**Assigned task**: Your copy should match the listing word for word, apart from the pictures, which are left out.

**Dataset content**:
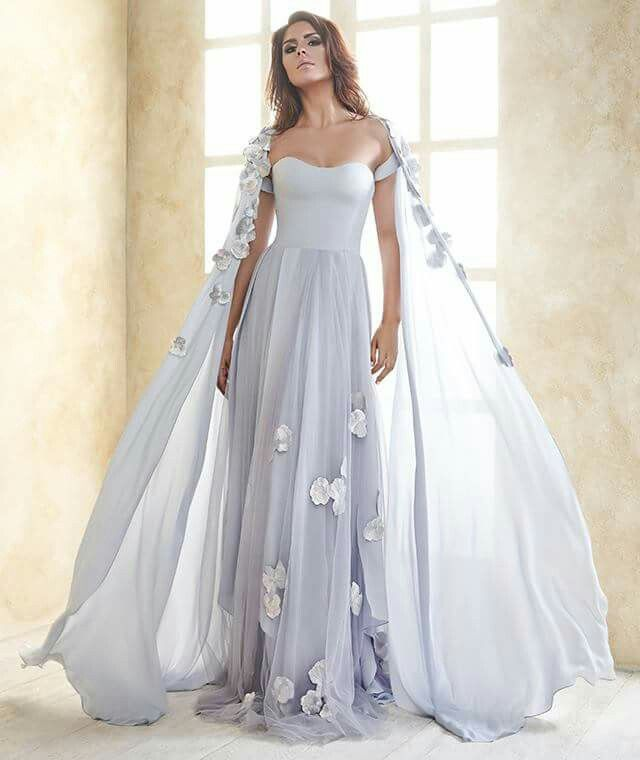 """Kristina Fidelskaya of Dubai has released a capsule collection entitled """"Noor"""" for the upcoming Eid celebrations. The 16-piece offering features gowns and mid-length dresses in colours of soft cream, ivory, champagne, shimmery baby blue and gradients of grey, with the use of delicate silks, charmeuse and georgette fabrics, alongside embellished details of floral appliques and lace accents. More: http://senat.us/1sGlnJ0"""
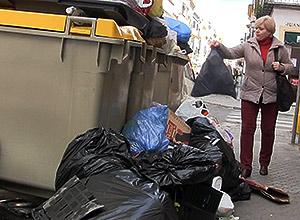 Una mujer deja la basura en el contenedor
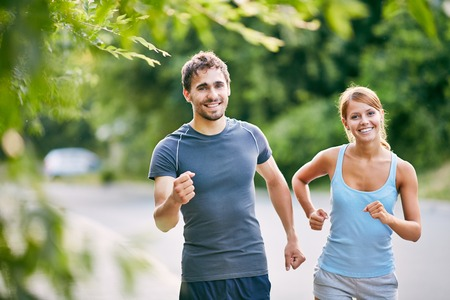 Photo of happy couple running in the morning outdoors photo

**Task response**:
 """Kristina Fidelskaya of Dubai has released a capsule collection entitled """"Noor"""" for the upcoming Eid celebrations. The 16-piece offering features gowns and mid-length dresses in colours of soft cream, ivory, champagne, shimmery baby blue and gradients of grey, with the use of delicate silks, charmeuse and georgette fabrics, alongside embellished details of floral appliques and lace accents. More: http://senat.us/1sGlnJ0"""
 Una mujer deja la basura en el contenedor
 Photo of happy couple running in the morning outdoors photo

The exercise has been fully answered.